Espionnage, cyberattaques, activités d'influence: la sécurité de la Suisse n'a jamais été aussi menacée au cours des dernières décennies. Elle doit donc davantage assumer sa propre sécurité, a dit lundi le nouveau ministre de la défense Martin Pfister lors d'une conférence de presse depuis la place d'armes de Bure (JU).
La Suisse doit aussi pouvoir faire face à des menaces comme les missiles de longue et moyenne portée, largement utilisés dans les conflits en Ukraine et au Proche-Orient, constate le Zougois. Et le pays doit aussi se tenir prêt pour le cas d'une guerre traditionnelle.
Défense du pays
Pour ces raisons, l'armée doit être à nouveau principalement axée sur la défense du pays. Dans ce cadre, la structure de commandement actuelle sera examinée.
La hausse prévue du budget de l’armée à 1% du PIB d’ici 2032 permet de faire un premier pas dans ce sens. Cela concerne notamment de nouveaux systèmes d’artillerie, davantage de munitions ainsi que la modernisation de l’infrastructure informatique et de la défense aérienne, a rappelé Martin Pfister.
Coopération à poursuivre
En parallèle, il est essentiel d’intensifier notre coopération avec nos pays voisins, l’OTAN et l’Union européenne, dans le respect de notre neutralité, a souligné le ministre, se plaçant dans la lignée de sa prédécesseure Viola Amherd. L'autonomie en matière de politique de sécurité n'est «pas réaliste».
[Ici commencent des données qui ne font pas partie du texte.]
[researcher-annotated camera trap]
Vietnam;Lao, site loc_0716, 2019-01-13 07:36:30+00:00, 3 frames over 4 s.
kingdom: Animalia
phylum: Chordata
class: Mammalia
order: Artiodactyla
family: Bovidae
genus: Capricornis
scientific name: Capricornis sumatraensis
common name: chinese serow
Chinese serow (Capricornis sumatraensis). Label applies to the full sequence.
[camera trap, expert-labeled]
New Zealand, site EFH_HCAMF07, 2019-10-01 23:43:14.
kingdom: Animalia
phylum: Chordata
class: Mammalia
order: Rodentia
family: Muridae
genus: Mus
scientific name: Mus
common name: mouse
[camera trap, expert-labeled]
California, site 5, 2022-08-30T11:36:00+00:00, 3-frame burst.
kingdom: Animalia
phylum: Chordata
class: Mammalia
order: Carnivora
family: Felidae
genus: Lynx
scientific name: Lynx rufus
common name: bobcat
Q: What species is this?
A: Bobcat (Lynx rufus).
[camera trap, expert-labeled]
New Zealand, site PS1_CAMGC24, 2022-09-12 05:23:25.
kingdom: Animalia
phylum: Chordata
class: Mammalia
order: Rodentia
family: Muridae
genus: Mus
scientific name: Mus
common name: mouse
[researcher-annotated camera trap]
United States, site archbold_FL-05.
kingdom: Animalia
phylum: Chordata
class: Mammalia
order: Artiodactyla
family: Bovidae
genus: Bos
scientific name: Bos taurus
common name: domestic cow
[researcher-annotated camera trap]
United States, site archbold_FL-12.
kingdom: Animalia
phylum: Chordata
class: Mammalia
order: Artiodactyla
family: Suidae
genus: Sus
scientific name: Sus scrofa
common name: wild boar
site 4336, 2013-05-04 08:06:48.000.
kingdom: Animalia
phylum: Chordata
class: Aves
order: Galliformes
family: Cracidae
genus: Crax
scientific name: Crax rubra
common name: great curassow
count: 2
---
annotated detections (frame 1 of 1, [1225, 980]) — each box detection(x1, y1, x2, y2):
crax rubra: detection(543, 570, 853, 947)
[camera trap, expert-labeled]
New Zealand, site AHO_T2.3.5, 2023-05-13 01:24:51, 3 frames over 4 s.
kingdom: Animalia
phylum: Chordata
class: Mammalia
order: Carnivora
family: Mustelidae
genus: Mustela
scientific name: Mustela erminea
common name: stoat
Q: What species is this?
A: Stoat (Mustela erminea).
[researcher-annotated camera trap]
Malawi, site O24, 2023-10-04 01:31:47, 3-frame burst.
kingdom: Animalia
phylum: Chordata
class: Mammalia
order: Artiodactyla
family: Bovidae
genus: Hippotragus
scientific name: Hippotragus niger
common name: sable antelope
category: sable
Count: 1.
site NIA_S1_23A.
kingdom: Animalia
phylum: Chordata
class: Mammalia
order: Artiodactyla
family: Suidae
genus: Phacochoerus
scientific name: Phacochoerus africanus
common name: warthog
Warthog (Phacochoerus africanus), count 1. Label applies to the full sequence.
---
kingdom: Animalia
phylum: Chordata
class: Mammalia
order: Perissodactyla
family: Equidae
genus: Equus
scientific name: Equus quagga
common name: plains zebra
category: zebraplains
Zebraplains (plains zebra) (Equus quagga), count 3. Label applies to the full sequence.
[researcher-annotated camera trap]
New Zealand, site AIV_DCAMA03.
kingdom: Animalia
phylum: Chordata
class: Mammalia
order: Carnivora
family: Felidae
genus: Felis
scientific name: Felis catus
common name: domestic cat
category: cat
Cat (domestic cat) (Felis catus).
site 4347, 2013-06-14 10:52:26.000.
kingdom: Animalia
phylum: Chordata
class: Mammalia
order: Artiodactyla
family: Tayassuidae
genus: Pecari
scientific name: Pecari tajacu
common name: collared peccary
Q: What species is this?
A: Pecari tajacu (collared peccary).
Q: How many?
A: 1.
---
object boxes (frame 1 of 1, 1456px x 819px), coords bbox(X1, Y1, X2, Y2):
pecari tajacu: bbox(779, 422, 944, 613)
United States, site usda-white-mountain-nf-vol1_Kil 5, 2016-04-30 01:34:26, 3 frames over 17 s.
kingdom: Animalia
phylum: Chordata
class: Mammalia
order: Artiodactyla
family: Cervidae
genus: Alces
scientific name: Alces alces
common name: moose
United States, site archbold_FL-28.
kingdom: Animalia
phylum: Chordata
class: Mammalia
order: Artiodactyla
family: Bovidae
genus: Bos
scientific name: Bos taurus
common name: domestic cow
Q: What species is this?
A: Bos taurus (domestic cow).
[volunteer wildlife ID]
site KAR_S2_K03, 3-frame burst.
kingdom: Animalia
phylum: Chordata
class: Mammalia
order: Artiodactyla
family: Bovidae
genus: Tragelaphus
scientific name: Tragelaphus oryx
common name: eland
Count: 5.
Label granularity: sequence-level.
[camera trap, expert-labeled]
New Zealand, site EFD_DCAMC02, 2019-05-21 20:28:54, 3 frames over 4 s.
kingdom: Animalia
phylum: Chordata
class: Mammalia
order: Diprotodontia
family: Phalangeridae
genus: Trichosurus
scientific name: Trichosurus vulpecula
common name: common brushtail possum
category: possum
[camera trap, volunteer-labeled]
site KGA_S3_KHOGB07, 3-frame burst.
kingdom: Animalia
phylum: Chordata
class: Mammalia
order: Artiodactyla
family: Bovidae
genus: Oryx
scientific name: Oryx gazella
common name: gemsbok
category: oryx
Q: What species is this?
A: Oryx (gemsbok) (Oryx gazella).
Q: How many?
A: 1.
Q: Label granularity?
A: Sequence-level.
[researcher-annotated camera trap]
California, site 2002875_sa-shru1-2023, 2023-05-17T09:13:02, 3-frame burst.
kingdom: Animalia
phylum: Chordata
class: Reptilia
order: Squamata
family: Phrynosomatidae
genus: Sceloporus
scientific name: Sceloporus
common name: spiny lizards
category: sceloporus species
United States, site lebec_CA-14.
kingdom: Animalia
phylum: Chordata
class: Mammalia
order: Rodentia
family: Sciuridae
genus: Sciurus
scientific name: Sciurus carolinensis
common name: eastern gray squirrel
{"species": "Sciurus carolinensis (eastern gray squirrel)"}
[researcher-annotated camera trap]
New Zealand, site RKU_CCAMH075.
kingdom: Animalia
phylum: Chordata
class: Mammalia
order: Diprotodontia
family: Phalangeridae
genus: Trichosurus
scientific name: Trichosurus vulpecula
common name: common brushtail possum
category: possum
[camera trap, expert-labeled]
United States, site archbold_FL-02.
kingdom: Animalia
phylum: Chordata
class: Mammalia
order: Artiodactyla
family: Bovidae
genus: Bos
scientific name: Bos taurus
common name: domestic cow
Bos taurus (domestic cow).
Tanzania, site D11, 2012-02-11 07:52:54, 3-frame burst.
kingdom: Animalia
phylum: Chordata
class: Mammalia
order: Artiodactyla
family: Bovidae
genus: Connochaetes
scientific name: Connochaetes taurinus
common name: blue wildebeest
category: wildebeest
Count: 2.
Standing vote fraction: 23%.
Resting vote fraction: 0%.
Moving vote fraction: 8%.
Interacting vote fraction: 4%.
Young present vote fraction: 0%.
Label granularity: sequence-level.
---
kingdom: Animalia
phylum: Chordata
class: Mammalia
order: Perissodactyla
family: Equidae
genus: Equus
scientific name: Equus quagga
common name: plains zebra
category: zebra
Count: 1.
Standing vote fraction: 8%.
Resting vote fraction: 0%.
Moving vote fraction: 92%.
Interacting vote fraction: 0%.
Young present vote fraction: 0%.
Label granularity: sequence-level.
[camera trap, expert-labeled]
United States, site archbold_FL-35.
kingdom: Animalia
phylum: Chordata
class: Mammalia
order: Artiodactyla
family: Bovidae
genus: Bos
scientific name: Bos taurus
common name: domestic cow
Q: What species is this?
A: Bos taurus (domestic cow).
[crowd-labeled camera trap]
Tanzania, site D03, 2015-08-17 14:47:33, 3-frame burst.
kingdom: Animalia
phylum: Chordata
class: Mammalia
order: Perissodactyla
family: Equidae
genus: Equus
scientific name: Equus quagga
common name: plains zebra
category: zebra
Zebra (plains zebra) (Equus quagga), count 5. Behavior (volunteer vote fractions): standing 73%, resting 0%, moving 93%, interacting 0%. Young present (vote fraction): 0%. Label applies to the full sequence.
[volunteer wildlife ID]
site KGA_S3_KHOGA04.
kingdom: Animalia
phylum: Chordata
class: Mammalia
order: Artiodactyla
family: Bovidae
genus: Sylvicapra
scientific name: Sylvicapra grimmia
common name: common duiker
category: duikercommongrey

Et de citer la participation aux entrainements internationaux qui permettent aux troupes suisses de s'améliorer, comme l'exercice Trias du mois dernier en Autriche. En cas de conflit sur le sol européen, l'interopérabilité des forces armées est essentielle, par exemple dans l'espace aérien.
Enfin, l'accès aux technologies modernes de défense est essentiel pour la Suisse. Dans ce cadre, il n'est pas question de remettre en cause par exemple l'achat des avions de combat américains F-35, a justifié Martin Pfister.
Stratégie d'armement
A cause des restrictions légales sur l'exportation du matériel de guerre, la Suisse se retrouve toutefois de plus en plus écartée d'achats importants et des chaînes d'approvisionnement, constate Martin Pfister, ce qui conduit à des coûts plus élevés et des temps de livraison plus longs.
Le Conseil fédéral veut donc revoir sa stratégie d'armement. Il s'agit aussi de renforcer les capacités nationales dans ce domaine. Le Département de la défense (DDPS) présentera au gouvernement une stratégie de politique d'armement d'ici les prochains mois.
Le Secrétariat d'Etat à la politique de sécurité, créé par Viola Amherd, devra aussi élaborer une nouvelle stratégie de politique de sécurité. Une consultation est prévue cette année encore.
L'armée fait aussi face à un problème d'effectifs. Des premières mesures ont été prises ou vont passer devant le Parlement, sur la protection civile et le service civil par exemple, mais elles ne suffiront pas à long terme, a rappelé Martin Pfister. La question de l'extension aux femmes de l'obligation de servir dans la sécurité (armée ou civile) reviendra sur le tapis rapidement. Le Parlement s'active sur le sujet.
Nominations à venir
Le nouveau conseiller fédéral doit encore régler deux importantes nominations: trouver le ou la future responsable du Service de renseignement (SRC), ainsi qu'un nouveau chef pour l'armée.
Pour le SRC, Martin Pfister s'est montré confiant sur le fait de pouvoir présenter un nom au plus tard après les vacances d'été. L'actuel patron, Christian Dussey, doit rester en poste jusqu'au printemps 2026.
Pour l'armée, le travail de recherche est «plus facile», selon le chef du DDPS. Le nombre de candidats potentiels est limité. «Nous y travaillons intensivement, nous y arriverons d'ici la fin de l'année», moment du départ de l'actuel chef Thomas Süssli. Le nouveau patron devra avoir un poids très fort au sein de l'armée, a noté Martin Pfister.
Confiance à rétablir
La fin du mandat de Viola Amherd avait été émaillée de couacs et de critiques, en matière de communication, de personnel, de politique d'armement ou avec le scandale autour de Ruag. La confiance du public et du monde politique doit être améliorée, reconnaît le DDPS.
Martin Pfister a déjà renforcé la surveillance des projets au sein du département. Il a décidé de donner plus de poids au Secrétariat général dans un rôle de surveillance. La transformation en cours au sein du SRC, qui a fait couler beaucoup d'encre, devra aussi être menée à bien d'ici fin 2026, sans mettre en péril la mission du service.